• [What the exercise asks]: Extract every record, keeping each one exactly as it is.

• [Records supplied]:

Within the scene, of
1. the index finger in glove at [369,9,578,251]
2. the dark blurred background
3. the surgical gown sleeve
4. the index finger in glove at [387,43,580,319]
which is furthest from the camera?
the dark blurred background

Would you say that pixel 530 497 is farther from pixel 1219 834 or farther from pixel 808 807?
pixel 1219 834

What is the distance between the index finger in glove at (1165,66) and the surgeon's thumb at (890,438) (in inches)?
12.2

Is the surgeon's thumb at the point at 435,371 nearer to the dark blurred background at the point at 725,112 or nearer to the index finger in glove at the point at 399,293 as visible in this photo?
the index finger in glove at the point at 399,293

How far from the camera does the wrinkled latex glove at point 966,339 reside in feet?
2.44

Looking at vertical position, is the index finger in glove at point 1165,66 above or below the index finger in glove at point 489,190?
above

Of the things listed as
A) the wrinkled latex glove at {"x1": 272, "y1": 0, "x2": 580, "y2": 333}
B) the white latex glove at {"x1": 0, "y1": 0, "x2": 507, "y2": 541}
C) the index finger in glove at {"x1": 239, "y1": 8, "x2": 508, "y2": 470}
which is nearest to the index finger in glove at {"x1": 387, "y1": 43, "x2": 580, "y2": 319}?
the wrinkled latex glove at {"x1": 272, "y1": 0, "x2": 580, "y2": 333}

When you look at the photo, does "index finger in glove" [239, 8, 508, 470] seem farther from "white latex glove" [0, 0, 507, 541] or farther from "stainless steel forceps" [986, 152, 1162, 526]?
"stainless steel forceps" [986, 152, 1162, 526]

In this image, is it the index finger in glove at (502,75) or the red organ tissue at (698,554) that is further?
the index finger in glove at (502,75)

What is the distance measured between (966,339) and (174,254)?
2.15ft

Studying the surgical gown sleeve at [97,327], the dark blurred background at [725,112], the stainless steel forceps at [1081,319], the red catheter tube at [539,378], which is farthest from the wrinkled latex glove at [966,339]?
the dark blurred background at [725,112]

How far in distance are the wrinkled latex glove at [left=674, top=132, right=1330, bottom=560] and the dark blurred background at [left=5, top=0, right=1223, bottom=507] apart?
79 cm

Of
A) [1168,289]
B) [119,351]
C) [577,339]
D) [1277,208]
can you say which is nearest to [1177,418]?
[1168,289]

• [Answer]:
Within the scene, of
1. the index finger in glove at [369,9,578,251]
2. the dark blurred background
3. the surgical gown sleeve
4. the index finger in glove at [387,43,580,319]
which is furthest from the camera?
the dark blurred background

Would you say that pixel 530 497 is farther from pixel 1219 834 or farther from pixel 808 807?
pixel 1219 834

What is the distance between the index finger in glove at (1165,66) and the surgeon's thumb at (890,438) (in inches)?
12.2

Is the surgeon's thumb at the point at 435,371 nearer to the dark blurred background at the point at 725,112 or nearer to the index finger in glove at the point at 399,293 as visible in this photo?
the index finger in glove at the point at 399,293

How far from the camera does the wrinkled latex glove at point 966,339 reside in feet?
2.44

Looking at vertical position, is the index finger in glove at point 1165,66 above or below the index finger in glove at point 489,190?
above

Of the things listed as
A) the wrinkled latex glove at {"x1": 272, "y1": 0, "x2": 580, "y2": 333}
B) the white latex glove at {"x1": 0, "y1": 0, "x2": 507, "y2": 541}
C) the index finger in glove at {"x1": 239, "y1": 8, "x2": 508, "y2": 470}
which is nearest to the index finger in glove at {"x1": 387, "y1": 43, "x2": 580, "y2": 319}?
the wrinkled latex glove at {"x1": 272, "y1": 0, "x2": 580, "y2": 333}

When you look at the photo, does "index finger in glove" [239, 8, 508, 470] seem farther from "white latex glove" [0, 0, 507, 541] or farther from "stainless steel forceps" [986, 152, 1162, 526]?
"stainless steel forceps" [986, 152, 1162, 526]

In this image, is it the index finger in glove at (502,75) or the red organ tissue at (698,554) that is further?
the index finger in glove at (502,75)

What is the distance measured between (966,339) and (174,254)?
2.15ft

Studying the surgical gown sleeve at [97,327], the dark blurred background at [725,112], the stainless steel forceps at [1081,319], the red catheter tube at [539,378], which is farthest from the wrinkled latex glove at [966,339]?
the dark blurred background at [725,112]

How far in distance are the wrinkled latex glove at [left=674, top=132, right=1330, bottom=560] and the dark blurred background at [left=5, top=0, right=1223, bottom=507] apart?
79 cm

Of
A) [1168,289]
B) [119,351]
C) [577,339]
D) [1277,208]
can you say which is nearest to [1177,418]?
[1168,289]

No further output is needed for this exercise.